A sample meal plan might include one egg, a cup of skim milk and a slice of whole grain toast with an apple for breakfast; a salad made with 1 1/2 cups of vegetables with 2 ounces of chicken breast, a teaspoon of olive oil and a cup of plain yogurt, with 1/2 cup of berries at lunch; and for dinner, 2 ounces of baked white fish with, 1/2 cup cooked spinach, 1 cup of wild rice and 1/2 cup of broccoli. For snacks, have a cup of skim milk and a scant handful of nuts or cut-up vegetables.
Set a Realistic, Achievable Goal for 8 Weeks
If you can create the 1,562-calorie deficit daily via meal restriction and exercise, then the 25 pounds might come off in eight weeks. Note, though, that as you lose weight, your metabolism slows a bit, because it's fueling a smaller body. As you get closer to your goal, you may need to increase your exercise even more and eat even less. Eating more than the 1,200-calorie-per-day minimum, though, is still necessary to avoid nutrient deficiencies.

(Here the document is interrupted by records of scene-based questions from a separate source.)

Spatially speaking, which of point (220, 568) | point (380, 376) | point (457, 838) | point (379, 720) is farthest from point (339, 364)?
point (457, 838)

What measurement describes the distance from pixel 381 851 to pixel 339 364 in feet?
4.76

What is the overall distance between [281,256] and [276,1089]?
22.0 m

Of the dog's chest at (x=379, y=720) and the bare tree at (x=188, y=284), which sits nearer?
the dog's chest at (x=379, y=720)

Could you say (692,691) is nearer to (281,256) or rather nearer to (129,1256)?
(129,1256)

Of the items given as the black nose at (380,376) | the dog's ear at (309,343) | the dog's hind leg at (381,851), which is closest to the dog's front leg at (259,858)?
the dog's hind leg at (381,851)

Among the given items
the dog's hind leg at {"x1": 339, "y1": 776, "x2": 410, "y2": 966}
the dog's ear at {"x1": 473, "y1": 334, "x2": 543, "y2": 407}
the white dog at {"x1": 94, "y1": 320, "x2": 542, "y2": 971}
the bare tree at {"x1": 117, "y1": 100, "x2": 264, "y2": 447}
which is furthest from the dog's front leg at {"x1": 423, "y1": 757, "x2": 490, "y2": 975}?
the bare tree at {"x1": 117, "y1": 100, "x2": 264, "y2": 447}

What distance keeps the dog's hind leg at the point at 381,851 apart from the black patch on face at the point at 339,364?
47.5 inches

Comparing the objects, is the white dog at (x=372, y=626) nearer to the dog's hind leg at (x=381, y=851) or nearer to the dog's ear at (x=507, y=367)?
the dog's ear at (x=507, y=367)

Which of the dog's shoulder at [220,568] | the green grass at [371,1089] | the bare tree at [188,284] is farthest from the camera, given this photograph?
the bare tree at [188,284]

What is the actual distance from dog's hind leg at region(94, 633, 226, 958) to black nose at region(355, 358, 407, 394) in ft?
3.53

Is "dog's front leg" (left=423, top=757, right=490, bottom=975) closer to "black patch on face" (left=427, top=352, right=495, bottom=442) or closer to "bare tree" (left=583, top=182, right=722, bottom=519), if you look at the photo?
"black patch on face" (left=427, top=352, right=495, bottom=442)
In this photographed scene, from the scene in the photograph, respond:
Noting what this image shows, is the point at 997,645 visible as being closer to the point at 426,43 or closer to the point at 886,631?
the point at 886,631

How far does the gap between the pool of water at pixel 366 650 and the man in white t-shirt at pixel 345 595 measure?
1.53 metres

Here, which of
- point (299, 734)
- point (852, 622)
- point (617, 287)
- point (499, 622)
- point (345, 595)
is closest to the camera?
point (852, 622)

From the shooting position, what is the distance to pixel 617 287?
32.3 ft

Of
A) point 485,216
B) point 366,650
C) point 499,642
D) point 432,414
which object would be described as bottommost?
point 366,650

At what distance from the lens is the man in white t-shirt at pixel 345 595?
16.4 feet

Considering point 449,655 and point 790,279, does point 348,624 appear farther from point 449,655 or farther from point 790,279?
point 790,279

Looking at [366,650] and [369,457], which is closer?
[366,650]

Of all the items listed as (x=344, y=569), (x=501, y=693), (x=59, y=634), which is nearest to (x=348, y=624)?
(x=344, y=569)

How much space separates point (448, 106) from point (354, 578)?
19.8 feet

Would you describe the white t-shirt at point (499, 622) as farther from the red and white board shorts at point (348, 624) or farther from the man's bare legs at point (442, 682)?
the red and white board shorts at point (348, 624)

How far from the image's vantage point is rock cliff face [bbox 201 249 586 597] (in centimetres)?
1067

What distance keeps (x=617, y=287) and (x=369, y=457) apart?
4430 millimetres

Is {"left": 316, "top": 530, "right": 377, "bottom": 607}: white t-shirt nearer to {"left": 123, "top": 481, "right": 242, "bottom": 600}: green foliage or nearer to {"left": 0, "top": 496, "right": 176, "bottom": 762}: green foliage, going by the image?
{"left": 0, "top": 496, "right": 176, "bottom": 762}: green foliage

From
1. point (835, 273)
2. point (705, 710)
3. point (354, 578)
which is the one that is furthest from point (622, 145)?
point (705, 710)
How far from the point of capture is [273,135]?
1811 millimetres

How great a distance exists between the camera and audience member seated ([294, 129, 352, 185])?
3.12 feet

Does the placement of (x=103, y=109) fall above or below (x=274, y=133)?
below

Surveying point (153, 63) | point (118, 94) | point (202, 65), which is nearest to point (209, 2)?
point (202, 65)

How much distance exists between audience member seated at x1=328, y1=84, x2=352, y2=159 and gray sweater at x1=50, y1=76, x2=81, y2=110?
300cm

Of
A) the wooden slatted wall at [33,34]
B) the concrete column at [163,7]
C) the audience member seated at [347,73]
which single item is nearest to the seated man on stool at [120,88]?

Consider why you have set yourself such an aggressive goal and whether it's something you can truly achieve in eight weeks. Often, weight lost quickly can reappear just as quickly. Be honest with yourself about your ability to sustain such a high volume of exercise. If you're just starting to be physically active, you'll risk injury by adding so much exercise volume all at once, instead of gradually working up to it.
If losing the weight puts you at a calorie intake that is low -- between 1,200 and 1,400 per day -- you may also find yourself feeling fatigued, weak and irritable, and possibly too tired to exercise. When you cut too many calories all at once, you set yourself up for feelings of extreme deprivation that can lead to binges -- which set you back from your 25-pound weight-loss goal.
REFERENCES & RESOURCES
- Go Ask Alice!: Ideal Caloric Intake?
- Harvard Health Publications: Calories Burned in 30 Minutes for People of Three Different Weights
- Shape: Ask the Diet Doctor: Is Losing 10 Pounds a Week Safe?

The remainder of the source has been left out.